Clarification of PyTorch Quantization Flow Support (in pytorch and torchao)

There has been some questions around the support for torchao quantization flow(quantize_, autoquant, QAT etc.) and pt2e quantization flow(prepare_pt2e, prepare_qat_pt2e, convert_pt2e) by PyTorch. This note is trying to give a brief summary of the support plan and how people can choose between the two types of flow.

Also for the older eager mode quantization and fx graph mode quantization our plan is to deprecate them, see Torch.ao.quantization Migration Plan for more details.

Support

Currently, we are committed to support both torchao and pt2e quantization flows as they support different use cases, but we’ll aim for sharing common building blocks between the two flows, for example, quantize dequantize ops, observers etc. Support means to maintain and develop new features as requested by users.

Recommendations for Modeling Users

For pt2e quantization, we are also moving the implementation to torchao and having more shared components between pt2e quantization and torchao quantization (specifically they will be using the same quantization primitive ops (quantize_affine/dequantize_affine)). In 2025 H1, we plan to support blockwise quantization and also codebook quantization with pt2e quantization flow as well.

Please let us know if you have any questions.

1 Like

Hi @jerryzh168, thanks for the update!

As a Torch user in the embedded space, I’d like to ask a pair of things. Do you have plans to constrain the export feature in torchao quantization? As far I understand, you recommend to exclude the export in the torchao flow for speedup reasons. However, it’s still interesting to export models quantized with advanced techniques to deploy them in custom backends.

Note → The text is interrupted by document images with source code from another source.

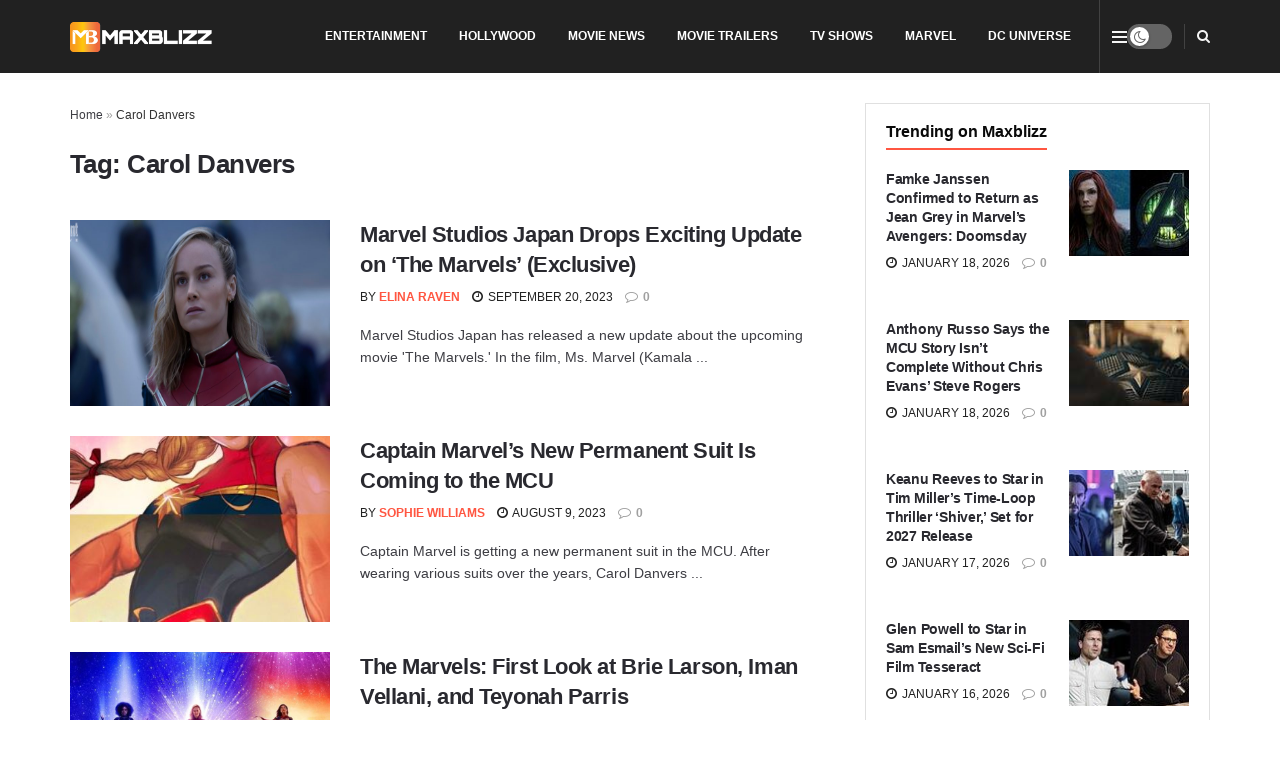

--- FILE ---
content_type: application/javascript; charset=utf-8
request_url: https://fundingchoicesmessages.google.com/f/AGSKWxWug9eMmr5LUgO3eI5zS1_f3wD3FurZb5gTJPgUkWi_3OflstEohmp5LsTGq0TE5ucbI_JbJPRBho6Bp_X7g_WQSZq5dB2ay3cPurOoXqmk7ne58i0_WhSx04lWK-mdkKp9k_TYSrJ_M3ElE36vHEmMs9NPuNo3hAFPman9MLaGq6NqatQFJWHb3msx/_.adresult./display.ad./AdBoxDiv./iframeadsensewrapper./script/ads.
body_size: -1290
content:
window['1f625cbe-3679-4917-9ba6-2593ced3a847'] = true;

Additionally, it seems that during export with torch.export() the ops of the generated IR is dependent on the package we use. For example, we obtain prims ops when we export with torchao, but ATen (and Core ATen) ops with pt2e. I’ve read some discussions stating that’s possible to control how much an op is decomposed, but today it’s a bit opaque for the users. Do you intend to expose somehow the degree of decomposition to, for example, decompose the ATen ops to prim ops generated with pt2e, or viceversa?

I’m happy to help!

  1. we do support export for torchao quantization as well, a good example is Int8DynamicActivationInt4WeightConfig, you can export the model and see the quantize/dequantize ops (used in pt2e) show up in the exported model: ao/test/integration/test_integration.py at 8f93751cd6533732dcce0cdd336d04a204f2adc0 · pytorch/ao · GitHub, see ao/tutorials/developer_api_guide/export_to_executorch.py at main · pytorch/ao · GitHub for more explanations on how you can preserve a high level op during the export for the op to be consumed (lowered) by proceeding transformations

Do you intend to expose somehow the degree of decomposition to, for example, decompose the ATen ops to prim ops generated with pt2e, or viceversa?

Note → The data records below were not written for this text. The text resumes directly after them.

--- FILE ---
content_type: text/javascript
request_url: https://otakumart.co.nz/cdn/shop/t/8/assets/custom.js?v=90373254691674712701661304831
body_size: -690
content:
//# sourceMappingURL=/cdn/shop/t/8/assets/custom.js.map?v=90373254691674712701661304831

export itself seem to allow people to specify a decomposition table. I’m not very familiar with this part, see Get `aot_autograd`'ed graph without `torch.compile` and freeze constants without Inductor context · Issue #140205 · pytorch/pytorch · GitHub for an example of using a decomposition table after export. my understanding is we first get aten IR with export and then use decomp table to decompose it to prim IR.

but we also have the tutorial mentioned above for preserving specific high level ops: ao/tutorials/developer_api_guide/export_to_executorch.py at main · pytorch/ao · GitHub

please let me know if there is any questions for that.

a side question, where are aten IR and prim IR defined? Pere my understanding, aten IR is defined at pytorch/aten/src/ATen/native/native_functions.yaml at main · pytorch/pytorch · GitHub. And prim IR is defined at Redirecting... , but we could not visit this webpage now.